Thursday, April 26, 2007

Globalization: Americans Love to Hate It

According to a recent global survey, people around the world believe economic globalization and international trade benefit national economies, companies, and consumers (see chart above). conducted a survey on globalization in countries representing 56% of the world’s population: China, India, U.S., Indonesia, France, Russia, Thailand, Ukraine, Poland, Iran, Mexico, South Korea, the Philippines, Australia, Argentina, Peru, Israel, Armenia—and the Palestinian territories. People in those countries were asked if “Globalization, especially increasing connections of our economy with others around the world, is mostly good or mostly bad” for their country.

The highest levels of support are found in countries with export-oriented economies: China (87%), South Korea (86%) and Israel (82%). Positive answers fall below 50% in only three countries, though such responses outweigh negative replies by wide margins. The greatest skepticism about globalization is found in Mexico (41% good, 22% bad), Russia (41% good, 24% bad) and the Philippines (49% good, 32% bad). In the United States, 60% think globalization is mostly good and 35% call it mostly bad.

However, support for globalization in the U.S. decreases when it comes to more specific questions like "Is trade good or bad for the U.S. economy?" - only 42% of Americans said good. For the question "Is trade good or bad for U.S. companies?" only 45% answered good. For both questions, Americans were among the most negative countries. But when asked about the effect of globalization on consumers and their own standard of living, a strong majority of Americans believes trade is good for consumers (70%) and their own standard of living (64%).

Americans are second only to the French in their belief that trade hurts employment.

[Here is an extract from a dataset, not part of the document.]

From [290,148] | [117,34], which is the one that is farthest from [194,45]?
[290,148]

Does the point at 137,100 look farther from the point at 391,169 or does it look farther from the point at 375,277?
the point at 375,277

A majority believes that international trade is bad for “creating jobs” in the United States (60%) and bad for the “job security” of American workers (67%). An overwhelming majority (96%) of Americans sees “protecting the jobs of American workers” as a very (76%) or somewhat (20%) important foreign policy goal.

Bottom Line: It appears that there is still a high degree of confusion in the general public about the economic effects of trade and globalization. Americans are conflicted (they "feel strongly both ways?") - as consumers Americans love globalization (everyday low prices), but as workers they are skeptical, feel threatened and hate globalization.

But if Americans took a more "world view," and paid greater attention to the factual evidence on the labor market, they would understand that globalization expands job opportunities: a) more than 10.5 million U.S. jobs have been created in the last 5 years, b) the unemployment rate is at a 6-year low of 4.4%, and c) 18 states have set record-low jobless rates in the last 8 months, all during a time when globalization has expanded.


At 4/27/2007 7:26 AM, Anonymous Anonymous said...

Globalization is great. Look at how the rich countries used the WTO to force all the poorer countries to open up their economies so that their corporations can gobble up all the natural resources and then fucked them over when it came to getting rid of their own farm subsidies.

Globalization is great because it allows the rich countries to fuck the poor countries and take all their natural resources.